Wow Home Furnishings has two other retail locations, in Jefferson, Ga. and Fort Lawn, S.C., about 16 miles south of Rock Hill. Both stores took over vacant textile mills, but neither as big as Mooresville's 755,000-square-foot Burlington facility, which has sat empty on 38 acres since its denim operation was moved to Mexico in 1999.
Michael Bay, a native of Turkey who has managed the Fort Lawn store since it opened in October 2008, will move to Mooresville to manage the facility here. Its target opening date is May.
Bay cautioned against expecting big numbers of consumers coming to town initially.
"It takes time to draw," he said. "It will locally, then expand. We've had great success with that at our other stores; they've become destinations for people from hours away."

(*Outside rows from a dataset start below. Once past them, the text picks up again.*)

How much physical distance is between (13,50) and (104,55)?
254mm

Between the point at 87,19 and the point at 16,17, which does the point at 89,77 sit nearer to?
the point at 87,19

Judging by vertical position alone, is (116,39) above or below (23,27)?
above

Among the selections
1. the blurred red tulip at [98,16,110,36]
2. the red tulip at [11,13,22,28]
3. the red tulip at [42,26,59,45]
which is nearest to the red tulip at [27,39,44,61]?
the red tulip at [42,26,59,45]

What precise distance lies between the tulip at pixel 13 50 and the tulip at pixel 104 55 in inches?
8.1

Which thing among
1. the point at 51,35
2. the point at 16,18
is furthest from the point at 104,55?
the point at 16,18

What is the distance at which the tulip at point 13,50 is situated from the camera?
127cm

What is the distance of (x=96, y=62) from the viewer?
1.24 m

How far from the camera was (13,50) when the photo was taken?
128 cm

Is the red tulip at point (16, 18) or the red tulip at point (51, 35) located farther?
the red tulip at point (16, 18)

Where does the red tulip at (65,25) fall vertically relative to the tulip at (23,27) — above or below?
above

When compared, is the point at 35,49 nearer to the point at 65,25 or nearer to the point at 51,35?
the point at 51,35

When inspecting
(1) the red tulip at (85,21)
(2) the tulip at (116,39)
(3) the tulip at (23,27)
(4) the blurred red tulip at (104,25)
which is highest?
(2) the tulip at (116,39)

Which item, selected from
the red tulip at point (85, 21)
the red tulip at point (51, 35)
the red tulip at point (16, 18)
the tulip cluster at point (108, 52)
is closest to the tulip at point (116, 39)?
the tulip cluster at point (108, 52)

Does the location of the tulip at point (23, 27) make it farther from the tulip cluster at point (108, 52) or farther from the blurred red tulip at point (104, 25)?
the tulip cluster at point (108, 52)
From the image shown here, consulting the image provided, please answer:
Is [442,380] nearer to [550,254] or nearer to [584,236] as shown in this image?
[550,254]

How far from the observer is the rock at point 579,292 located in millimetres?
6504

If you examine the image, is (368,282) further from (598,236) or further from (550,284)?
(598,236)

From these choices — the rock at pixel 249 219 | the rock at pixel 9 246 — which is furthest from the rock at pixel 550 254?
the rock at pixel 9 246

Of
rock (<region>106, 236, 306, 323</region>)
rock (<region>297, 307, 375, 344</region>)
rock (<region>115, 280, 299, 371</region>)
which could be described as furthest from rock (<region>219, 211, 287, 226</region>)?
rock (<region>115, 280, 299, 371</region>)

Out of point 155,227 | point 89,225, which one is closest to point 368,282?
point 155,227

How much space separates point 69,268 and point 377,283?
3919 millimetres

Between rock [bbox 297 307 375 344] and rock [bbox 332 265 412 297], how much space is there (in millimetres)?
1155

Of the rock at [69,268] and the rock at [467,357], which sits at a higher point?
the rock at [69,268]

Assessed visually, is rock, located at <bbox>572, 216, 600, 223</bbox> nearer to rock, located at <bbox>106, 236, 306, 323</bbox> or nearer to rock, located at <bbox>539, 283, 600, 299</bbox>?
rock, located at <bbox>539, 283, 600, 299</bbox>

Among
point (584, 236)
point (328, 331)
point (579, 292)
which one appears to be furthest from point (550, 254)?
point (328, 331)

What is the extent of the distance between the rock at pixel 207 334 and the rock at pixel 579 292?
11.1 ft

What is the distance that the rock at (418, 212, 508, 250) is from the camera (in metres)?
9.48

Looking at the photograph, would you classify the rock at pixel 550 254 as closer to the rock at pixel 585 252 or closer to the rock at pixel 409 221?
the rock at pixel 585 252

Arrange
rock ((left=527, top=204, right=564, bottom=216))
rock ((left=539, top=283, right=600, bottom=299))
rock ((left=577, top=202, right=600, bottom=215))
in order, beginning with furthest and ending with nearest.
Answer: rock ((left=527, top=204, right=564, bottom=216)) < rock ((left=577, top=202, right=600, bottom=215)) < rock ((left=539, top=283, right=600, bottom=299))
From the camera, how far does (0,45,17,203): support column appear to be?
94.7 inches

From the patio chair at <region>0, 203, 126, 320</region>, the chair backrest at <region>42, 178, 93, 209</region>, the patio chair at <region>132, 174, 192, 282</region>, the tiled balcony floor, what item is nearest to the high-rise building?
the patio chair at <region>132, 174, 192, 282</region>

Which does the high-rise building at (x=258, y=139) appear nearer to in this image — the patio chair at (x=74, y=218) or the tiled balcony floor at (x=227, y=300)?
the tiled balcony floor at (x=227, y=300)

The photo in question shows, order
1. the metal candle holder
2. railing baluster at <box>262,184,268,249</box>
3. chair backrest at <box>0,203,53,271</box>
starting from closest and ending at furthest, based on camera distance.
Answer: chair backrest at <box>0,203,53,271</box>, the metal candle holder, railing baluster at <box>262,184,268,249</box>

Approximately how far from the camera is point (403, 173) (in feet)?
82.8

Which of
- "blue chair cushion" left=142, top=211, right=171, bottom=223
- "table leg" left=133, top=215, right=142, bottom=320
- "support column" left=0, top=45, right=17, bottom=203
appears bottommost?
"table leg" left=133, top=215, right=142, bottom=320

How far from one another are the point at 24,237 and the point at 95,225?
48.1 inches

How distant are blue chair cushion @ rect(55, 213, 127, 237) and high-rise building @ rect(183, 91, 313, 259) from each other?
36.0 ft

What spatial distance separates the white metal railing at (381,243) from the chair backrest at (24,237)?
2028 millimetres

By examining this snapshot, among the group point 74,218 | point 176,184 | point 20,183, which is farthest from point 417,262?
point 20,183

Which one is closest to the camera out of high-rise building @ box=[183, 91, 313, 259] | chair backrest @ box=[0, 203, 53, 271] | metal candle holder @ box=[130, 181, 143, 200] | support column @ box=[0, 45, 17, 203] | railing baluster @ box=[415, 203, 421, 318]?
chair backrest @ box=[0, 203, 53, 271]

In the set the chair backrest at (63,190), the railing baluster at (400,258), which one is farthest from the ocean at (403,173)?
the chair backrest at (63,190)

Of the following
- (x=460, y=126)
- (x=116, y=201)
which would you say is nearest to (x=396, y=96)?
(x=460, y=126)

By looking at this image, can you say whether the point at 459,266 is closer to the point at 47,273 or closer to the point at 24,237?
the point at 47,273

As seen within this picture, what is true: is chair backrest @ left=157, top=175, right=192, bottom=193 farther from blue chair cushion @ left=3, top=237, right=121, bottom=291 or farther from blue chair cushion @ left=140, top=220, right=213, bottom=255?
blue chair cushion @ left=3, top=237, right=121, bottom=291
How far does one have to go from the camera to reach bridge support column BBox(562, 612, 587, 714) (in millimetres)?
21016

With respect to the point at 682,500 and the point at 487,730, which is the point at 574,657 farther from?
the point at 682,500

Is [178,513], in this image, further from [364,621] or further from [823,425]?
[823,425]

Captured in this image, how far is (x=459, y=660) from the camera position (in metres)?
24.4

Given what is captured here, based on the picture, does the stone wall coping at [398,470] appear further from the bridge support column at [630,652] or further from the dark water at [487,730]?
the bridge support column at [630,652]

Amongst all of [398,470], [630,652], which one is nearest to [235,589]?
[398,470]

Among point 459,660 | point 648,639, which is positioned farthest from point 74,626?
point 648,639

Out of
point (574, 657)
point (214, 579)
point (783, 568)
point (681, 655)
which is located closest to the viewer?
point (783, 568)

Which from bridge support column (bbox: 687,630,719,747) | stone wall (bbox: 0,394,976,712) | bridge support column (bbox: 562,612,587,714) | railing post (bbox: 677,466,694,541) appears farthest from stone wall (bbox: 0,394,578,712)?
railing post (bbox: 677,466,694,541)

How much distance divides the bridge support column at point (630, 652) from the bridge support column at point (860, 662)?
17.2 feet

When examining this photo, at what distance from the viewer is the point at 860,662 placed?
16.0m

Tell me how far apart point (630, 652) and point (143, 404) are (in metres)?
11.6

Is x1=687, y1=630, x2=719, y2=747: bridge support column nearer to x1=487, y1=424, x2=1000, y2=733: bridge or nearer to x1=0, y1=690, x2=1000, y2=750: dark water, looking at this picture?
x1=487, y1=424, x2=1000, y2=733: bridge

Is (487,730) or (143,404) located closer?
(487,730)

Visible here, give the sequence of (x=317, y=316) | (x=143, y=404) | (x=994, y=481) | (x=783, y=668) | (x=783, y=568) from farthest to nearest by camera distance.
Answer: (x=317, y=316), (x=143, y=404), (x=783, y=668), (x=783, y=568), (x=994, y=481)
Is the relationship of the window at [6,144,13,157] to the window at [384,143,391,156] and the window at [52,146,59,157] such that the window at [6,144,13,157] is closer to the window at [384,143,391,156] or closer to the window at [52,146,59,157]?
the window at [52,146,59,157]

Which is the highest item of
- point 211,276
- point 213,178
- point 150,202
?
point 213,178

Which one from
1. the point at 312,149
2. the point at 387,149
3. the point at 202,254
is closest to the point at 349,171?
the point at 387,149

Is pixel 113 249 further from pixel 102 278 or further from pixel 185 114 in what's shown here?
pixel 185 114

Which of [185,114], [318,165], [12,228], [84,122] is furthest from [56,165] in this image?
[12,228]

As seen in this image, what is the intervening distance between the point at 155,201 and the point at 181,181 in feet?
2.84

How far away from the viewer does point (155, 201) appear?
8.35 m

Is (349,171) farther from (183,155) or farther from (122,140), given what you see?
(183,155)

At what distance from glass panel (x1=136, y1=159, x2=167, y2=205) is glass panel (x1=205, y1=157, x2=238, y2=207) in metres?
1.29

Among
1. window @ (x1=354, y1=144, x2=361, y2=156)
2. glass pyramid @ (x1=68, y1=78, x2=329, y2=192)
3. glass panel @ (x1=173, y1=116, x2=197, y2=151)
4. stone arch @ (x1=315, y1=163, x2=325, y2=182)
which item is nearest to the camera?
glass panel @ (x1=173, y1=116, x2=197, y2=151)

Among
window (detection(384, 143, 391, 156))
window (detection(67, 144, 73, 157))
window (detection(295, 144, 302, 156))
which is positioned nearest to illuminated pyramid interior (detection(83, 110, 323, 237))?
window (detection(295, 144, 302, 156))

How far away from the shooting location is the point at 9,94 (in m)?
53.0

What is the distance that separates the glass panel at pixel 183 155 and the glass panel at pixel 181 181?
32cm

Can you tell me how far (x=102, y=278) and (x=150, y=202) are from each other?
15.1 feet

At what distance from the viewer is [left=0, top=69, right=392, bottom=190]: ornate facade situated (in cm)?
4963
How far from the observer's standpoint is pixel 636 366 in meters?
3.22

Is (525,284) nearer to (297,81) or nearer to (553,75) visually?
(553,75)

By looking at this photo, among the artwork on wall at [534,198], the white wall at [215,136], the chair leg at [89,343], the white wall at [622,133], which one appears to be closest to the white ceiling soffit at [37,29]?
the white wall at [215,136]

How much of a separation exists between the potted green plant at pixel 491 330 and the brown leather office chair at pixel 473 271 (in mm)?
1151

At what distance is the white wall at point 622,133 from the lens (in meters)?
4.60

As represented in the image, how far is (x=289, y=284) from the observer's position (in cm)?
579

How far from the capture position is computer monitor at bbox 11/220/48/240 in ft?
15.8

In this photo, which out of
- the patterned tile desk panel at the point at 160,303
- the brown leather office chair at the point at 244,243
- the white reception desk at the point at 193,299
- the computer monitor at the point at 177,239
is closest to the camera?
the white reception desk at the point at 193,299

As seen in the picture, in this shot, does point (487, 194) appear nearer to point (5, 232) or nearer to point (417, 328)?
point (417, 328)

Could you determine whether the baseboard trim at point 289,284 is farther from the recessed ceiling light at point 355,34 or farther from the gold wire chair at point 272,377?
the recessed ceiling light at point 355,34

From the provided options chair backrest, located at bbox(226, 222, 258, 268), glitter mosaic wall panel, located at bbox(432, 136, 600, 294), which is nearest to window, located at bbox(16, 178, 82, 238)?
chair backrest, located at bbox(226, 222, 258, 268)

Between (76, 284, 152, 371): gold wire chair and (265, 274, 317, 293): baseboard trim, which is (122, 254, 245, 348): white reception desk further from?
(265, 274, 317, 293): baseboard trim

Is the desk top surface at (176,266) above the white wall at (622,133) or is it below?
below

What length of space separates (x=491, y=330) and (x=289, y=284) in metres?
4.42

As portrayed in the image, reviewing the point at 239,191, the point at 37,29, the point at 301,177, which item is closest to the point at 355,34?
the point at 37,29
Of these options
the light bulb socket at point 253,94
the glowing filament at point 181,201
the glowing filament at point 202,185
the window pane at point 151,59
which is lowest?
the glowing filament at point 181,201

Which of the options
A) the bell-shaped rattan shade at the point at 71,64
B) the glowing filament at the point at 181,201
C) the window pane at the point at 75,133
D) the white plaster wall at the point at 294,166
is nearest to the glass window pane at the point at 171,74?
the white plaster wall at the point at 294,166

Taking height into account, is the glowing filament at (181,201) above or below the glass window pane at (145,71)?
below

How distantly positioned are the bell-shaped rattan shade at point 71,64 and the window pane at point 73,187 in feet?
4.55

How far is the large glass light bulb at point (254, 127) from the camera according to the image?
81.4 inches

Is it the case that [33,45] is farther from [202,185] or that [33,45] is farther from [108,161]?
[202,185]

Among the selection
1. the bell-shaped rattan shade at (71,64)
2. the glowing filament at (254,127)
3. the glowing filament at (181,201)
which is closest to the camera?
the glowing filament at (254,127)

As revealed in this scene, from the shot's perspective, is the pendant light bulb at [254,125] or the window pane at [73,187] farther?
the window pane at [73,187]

Bay said Wow Home Furnishings promotes a European flavor for its stores. "We do a fruit market and fresh cheese market, like typical European markets, " he said.
The draw of old mill sites is a Concord Global Trading hallmark, he said. The Fort Lawn store is in a former Springs Industries plant.
"These buildings are usually so wonderful because of their history," he said. "It's such a shame to see the (Mooresville) building just sitting there. We have incredibly beautiful plans for it; we're going to make sure it keeps its flavor while improving it."
The downtown commission's Atkins said she isn't worried about the location of the mill here, confident that customers will head downtown from the interstate.
"I know (Wow) is in other old mill locations and not right off the highway, so they've seen success with that," she said. "Good signage at the interstate will help everybody."
And bottom line, said Atkins, is that anything's better than a vacant mill surrounded by chain link fencing.
"The fact that there's going to be life in that building will help us all immensely," she said. "And when you come into town from the south, it will look so much better now."
Bay said he doesn't know how many people the Mooresville store will employ, but noted that the Fort Lawn location only has two dozen.
"We don't have sales people," he explained. "You come in, there's no hard sell. We're just there to help if we're needed."